PIE2009行ってきた (ビクセンAXDとAX103S編)
今回、PIE2009に行った目的の一つは、沼澤茂美さんの講演だった。このバックの画像はアメリカの天文雑誌「SKY&TELESCOPE」が創刊以来初めて表紙、背表紙をぶち抜いて掲載したという百武彗星の画像。たまらない解像感である。
写真展もあって、特に南極での皆既日食の写真がすてきだと思った。空の色合いや、部分日食の太陽の露出、黒い大地にも残る階調など、すべて申し分なし。丁寧な画像処理のたまものである。見習おうっと。
あとは、展示されていた、いにしえの名機をながめつつ、、、
ピラー脚の根元はこうなっているのか!と感心したり、
とはいえ、さすがにこの細い接眼部では、もう厳しいなぁ、と思ったりした。
で、その隣にあるのがビクセンのブース。搭載重量30kgという大型赤道儀ADXが、VMC260をぐりんぐりん振り回している。
来年発売予定とのこと。赤緯体の望遠鏡側を限りなく短くして、モーターなどの重量物をその反対側に集約させる設計には好感が持てる。えぇ、私って基本、GN-170好きですので。側面が両面ともほぼフラットなのも最高。すきなデザインだなぁ。

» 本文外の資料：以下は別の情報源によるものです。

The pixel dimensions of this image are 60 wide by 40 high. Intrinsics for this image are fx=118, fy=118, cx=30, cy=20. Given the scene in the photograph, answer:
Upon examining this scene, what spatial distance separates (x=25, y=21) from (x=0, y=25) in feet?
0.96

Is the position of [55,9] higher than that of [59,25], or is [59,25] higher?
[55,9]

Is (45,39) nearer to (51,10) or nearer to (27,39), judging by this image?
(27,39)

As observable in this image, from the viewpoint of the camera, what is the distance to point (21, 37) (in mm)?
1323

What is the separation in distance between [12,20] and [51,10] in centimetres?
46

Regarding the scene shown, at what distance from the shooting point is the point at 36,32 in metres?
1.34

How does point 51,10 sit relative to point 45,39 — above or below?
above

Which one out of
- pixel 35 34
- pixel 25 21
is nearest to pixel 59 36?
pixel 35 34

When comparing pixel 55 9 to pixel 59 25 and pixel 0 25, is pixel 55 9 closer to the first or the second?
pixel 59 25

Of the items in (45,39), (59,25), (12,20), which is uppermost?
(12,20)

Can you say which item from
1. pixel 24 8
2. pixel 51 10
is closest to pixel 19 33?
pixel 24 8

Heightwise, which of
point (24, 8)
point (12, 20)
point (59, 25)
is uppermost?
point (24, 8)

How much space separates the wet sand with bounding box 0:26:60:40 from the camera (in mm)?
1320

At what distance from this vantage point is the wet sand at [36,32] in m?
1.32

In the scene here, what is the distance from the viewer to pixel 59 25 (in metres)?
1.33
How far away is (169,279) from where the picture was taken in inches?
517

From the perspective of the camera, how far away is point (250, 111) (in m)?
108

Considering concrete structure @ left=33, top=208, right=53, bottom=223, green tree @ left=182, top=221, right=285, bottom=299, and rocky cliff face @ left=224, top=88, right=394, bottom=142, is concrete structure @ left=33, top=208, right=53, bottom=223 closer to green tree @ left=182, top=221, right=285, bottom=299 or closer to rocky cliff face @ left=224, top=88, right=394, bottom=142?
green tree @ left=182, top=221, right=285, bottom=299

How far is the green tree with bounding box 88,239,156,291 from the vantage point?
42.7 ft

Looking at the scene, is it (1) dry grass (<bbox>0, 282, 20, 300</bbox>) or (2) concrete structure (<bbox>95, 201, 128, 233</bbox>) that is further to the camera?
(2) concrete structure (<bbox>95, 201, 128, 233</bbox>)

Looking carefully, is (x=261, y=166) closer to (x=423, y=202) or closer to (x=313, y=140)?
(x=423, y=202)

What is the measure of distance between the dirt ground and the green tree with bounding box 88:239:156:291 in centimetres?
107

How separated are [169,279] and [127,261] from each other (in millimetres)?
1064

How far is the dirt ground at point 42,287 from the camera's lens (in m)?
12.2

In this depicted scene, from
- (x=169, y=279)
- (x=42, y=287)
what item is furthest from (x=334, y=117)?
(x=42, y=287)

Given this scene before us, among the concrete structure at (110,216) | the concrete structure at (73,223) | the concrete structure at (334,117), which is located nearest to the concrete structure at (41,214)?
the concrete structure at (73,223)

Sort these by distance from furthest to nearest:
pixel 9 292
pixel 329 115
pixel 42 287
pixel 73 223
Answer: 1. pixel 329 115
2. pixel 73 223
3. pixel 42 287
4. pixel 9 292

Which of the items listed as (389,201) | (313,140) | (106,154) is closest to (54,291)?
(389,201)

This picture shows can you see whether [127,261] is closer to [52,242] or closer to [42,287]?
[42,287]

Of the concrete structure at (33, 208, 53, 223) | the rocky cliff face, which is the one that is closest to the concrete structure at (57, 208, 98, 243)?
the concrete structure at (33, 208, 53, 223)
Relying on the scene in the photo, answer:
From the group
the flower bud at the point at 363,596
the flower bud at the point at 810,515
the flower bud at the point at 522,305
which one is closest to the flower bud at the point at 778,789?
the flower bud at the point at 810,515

コントロールケーブルと電源ケーブルの刺さる場所が三脚近くだったらもっとかっこよかったのは間違いないけど、そのためにはロータリー接点が必要になって、どうしてもノイズが乗るので回避したんだそうな。しょうがないね。
すでに発売されている新型10cm鏡筒AX103Sも展示されていた。
レンズ構成は、分離式の3枚玉(レンズ、空気、EDレンズ、空気、レンズ)+フィールドフラットナーの4枚構成。このため、現行のED103Sよりも1kg重い4.6kgになった。
しかし、そのおかげで、名機FL102Sをはるかに超える性能になっている(理論値)。もちろん、分離式の3枚玉+フラットナーは工作精度がモロに効いてくるから、なかなか一筋縄ではいかない部分もあるだろうけど、今のビクセンなら余裕でしょ。

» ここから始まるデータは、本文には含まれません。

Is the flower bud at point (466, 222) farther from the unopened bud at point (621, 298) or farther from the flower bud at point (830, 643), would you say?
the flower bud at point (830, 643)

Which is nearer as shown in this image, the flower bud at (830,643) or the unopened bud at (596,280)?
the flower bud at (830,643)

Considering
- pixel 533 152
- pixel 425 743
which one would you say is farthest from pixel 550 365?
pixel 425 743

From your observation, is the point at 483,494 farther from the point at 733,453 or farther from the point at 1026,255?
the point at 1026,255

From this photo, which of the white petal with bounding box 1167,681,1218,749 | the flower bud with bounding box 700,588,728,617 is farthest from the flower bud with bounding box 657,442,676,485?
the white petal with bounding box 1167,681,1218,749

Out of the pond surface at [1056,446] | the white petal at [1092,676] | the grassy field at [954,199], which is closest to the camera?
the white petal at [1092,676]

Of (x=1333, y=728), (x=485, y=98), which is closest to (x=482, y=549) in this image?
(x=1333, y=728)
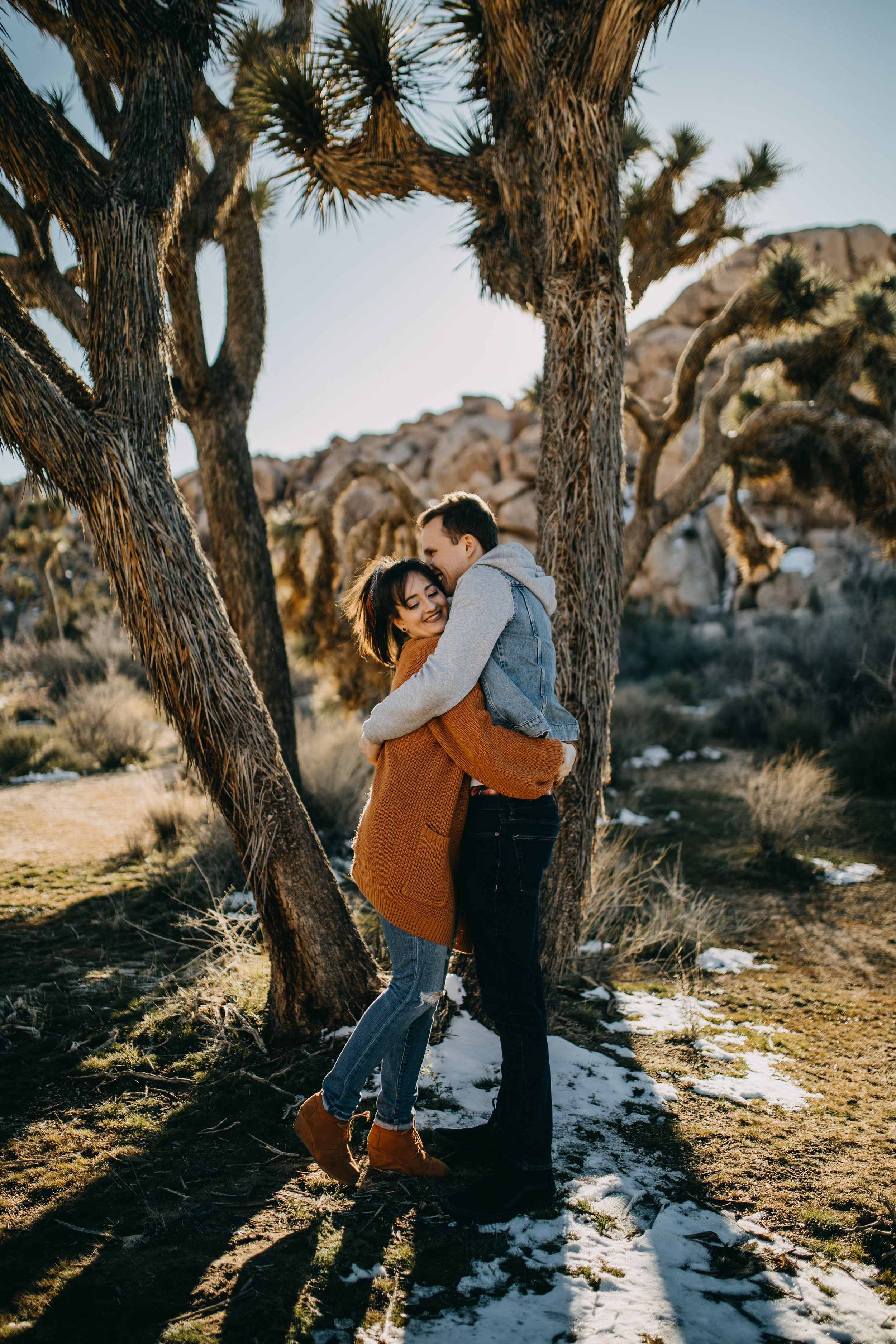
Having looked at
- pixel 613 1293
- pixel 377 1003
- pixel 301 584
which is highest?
pixel 301 584

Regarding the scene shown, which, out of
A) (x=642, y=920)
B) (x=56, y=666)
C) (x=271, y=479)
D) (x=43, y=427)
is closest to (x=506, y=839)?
(x=43, y=427)

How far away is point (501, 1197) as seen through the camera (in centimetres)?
197

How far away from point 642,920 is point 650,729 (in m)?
5.89

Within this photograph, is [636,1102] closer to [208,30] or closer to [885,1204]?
[885,1204]

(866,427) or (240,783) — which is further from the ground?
(866,427)

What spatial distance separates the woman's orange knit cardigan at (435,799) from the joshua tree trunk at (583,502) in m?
1.40

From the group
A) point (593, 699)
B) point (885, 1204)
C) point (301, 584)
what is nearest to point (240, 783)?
point (593, 699)

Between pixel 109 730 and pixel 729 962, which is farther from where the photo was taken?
pixel 109 730

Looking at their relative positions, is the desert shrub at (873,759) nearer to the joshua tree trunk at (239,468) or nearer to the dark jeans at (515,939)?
the joshua tree trunk at (239,468)

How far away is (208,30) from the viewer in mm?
3469

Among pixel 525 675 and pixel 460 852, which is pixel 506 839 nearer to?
pixel 460 852

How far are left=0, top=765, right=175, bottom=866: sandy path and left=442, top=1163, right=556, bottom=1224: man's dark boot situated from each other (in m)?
4.75

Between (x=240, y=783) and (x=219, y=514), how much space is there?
310 centimetres

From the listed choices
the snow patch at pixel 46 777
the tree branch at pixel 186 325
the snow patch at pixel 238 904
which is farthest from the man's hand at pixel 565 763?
the snow patch at pixel 46 777
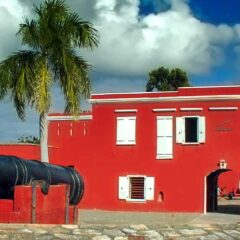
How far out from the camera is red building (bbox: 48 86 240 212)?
101 ft

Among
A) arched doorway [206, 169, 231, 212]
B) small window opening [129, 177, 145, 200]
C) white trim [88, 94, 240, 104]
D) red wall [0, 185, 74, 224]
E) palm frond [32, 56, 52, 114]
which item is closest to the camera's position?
red wall [0, 185, 74, 224]

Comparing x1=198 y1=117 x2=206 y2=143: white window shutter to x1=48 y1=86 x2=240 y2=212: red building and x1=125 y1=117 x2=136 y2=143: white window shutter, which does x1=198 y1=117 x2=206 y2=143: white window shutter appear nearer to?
x1=48 y1=86 x2=240 y2=212: red building

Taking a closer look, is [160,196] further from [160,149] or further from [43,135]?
[43,135]

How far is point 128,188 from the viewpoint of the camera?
106 feet

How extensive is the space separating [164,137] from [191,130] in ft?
4.71

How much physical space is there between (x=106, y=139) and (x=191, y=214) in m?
6.37

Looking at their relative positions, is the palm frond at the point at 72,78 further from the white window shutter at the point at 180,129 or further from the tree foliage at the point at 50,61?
the white window shutter at the point at 180,129

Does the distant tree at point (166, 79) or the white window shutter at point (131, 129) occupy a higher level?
the distant tree at point (166, 79)

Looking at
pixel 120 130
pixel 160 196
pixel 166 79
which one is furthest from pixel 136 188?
pixel 166 79

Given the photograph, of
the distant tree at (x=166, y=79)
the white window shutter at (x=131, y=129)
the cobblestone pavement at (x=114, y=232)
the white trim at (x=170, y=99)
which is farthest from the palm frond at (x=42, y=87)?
the distant tree at (x=166, y=79)

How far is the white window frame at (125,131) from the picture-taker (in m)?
32.4

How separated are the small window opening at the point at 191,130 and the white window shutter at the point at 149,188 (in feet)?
9.23

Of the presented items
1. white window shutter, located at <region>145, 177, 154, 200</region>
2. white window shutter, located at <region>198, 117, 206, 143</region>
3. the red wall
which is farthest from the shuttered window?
the red wall

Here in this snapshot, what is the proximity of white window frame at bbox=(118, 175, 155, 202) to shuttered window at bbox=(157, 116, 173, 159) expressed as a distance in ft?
4.50
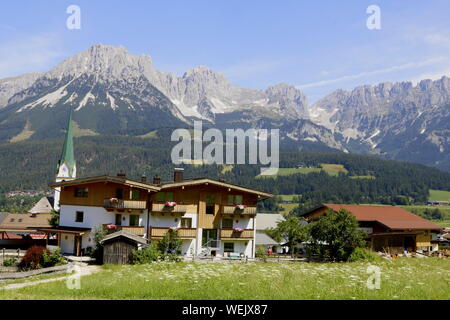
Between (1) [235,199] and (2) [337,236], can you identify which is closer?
(2) [337,236]

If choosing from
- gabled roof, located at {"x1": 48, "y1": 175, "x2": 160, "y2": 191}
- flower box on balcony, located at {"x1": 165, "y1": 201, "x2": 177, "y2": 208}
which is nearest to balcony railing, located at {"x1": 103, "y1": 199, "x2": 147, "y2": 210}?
gabled roof, located at {"x1": 48, "y1": 175, "x2": 160, "y2": 191}

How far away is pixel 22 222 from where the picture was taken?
273ft

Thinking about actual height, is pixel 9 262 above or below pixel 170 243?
below

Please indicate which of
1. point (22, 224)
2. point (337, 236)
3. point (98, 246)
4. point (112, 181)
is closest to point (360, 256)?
point (337, 236)

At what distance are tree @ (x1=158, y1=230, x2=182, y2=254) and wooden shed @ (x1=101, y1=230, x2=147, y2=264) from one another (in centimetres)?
621

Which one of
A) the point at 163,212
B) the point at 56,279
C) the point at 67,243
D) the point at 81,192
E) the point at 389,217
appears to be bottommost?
the point at 56,279

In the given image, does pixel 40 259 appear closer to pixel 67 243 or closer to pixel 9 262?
pixel 9 262

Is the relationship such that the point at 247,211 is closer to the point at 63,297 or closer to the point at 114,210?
the point at 114,210

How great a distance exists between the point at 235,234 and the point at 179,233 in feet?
22.0

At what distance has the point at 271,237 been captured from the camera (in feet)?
257

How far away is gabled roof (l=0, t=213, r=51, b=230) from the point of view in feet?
264

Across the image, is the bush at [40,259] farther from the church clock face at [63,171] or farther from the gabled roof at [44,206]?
the church clock face at [63,171]

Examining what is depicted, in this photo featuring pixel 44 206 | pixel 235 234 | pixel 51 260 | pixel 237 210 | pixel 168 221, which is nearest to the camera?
pixel 51 260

なにより、かっこいいよ~。この金色のラインといい、接眼部への斜めの接続といい、最盛期のペンタックスを彷彿とさせる。
こいつのさわり心地も相当グッド。うちのED103S用に購入決定である。
問題は、実売で29万8000円ちゅう値段だけど・・・決して安くはないわな。
ライバルたるタカハシのTSA-102S(フードの伸縮ができるもの同士で比較するのが筋であろう)が実売26万8000円。AX103Sはフィールドフラットナーとデュアルスピードフォーカサーが標準装備(展示品にはついてたけど、そうなんだよね?)であることを考えれば、TSA-102はそれぞれが3+4万円くらいするので3万円くらい安い価格設定ともいえる。

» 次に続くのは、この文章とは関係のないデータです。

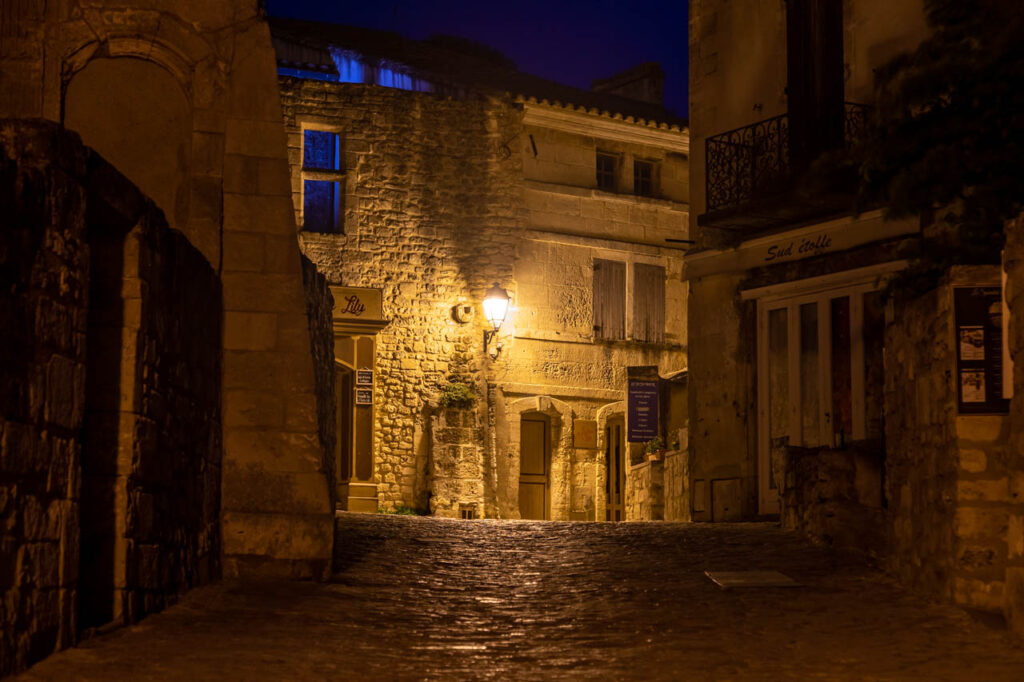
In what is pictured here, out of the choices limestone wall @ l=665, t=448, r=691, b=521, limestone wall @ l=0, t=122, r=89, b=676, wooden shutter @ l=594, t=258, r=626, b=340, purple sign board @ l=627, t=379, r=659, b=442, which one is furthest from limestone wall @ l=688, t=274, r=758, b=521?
limestone wall @ l=0, t=122, r=89, b=676

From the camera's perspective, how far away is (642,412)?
802 inches

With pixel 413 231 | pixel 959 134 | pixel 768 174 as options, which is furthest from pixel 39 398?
pixel 413 231

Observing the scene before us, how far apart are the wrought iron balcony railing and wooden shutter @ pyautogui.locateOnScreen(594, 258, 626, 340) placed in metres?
6.47

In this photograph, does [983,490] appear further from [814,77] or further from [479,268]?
[479,268]

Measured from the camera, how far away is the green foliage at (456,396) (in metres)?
20.8

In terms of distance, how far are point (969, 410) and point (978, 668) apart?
167 centimetres

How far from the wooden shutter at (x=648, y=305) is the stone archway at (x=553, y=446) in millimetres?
2078

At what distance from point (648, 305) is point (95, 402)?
1707 centimetres

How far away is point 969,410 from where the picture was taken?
7.25 metres

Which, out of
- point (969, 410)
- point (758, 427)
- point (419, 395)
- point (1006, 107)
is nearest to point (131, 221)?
point (969, 410)

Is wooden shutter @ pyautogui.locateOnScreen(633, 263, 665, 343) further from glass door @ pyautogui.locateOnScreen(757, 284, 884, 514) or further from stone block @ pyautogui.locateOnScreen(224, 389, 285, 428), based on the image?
stone block @ pyautogui.locateOnScreen(224, 389, 285, 428)

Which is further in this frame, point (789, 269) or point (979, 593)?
point (789, 269)

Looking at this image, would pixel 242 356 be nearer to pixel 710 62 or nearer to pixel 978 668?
pixel 978 668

<2009年5月4日追記/>標準装備じゃないんだそうです。失礼しました。天文ガイドの編集後記の「訂正」で知った。っていうか、あれはビクセンの展示方法が誤解を招くよ。おれも標準装備だと思ったもん。</ここまで>
でも、売れねぇんだろうなぁ。
タカハシとビクセンのほぼ同じスペックの望遠鏡がほぼ同じ値段だと、どうしても高いと思っちゃう消費者心理ってやっぱあるよね。個人的には、AX103SがTSA-102Sより800g軽いだけで魅力的だし、それに、かつてのFL102Sとか、ビクセンの高い望遠鏡って絶対いいに決まってる。
それでも、リセールバリューは低い印象って、やっぱあるよね? で、生産中止になったらプレミアがつく。せつない話ですが。
ま、それを言い始めたら、今どき10cmF8クラスってそもそもどうよ?ってのが正直なところじゃないでしょうか。実際、今どき売れてるのってFS60CBとか、ボーグとかのF4クラスばかりじゃないのかなぁ?
私も、日食を撮るからこのクラスを持ってるだけで、普段はこれで何を撮っていいのかよくわかんない。散光星雲とかを撮るには焦点距離が長いし、暗い。系外星雲を撮るには焦点距離が短い。惑星を撮ったり見たりするには口径が小さすぎる。月か? 月なのか?
でも、だからこそ惹かれるなぁ。このマイナーさに加え、性能相応とはいえバカ高い値段。こういう鏡筒を所有することこそ、真の数寄者といえましょう。生産中止になる前に、ぜひ1本欲しいものである。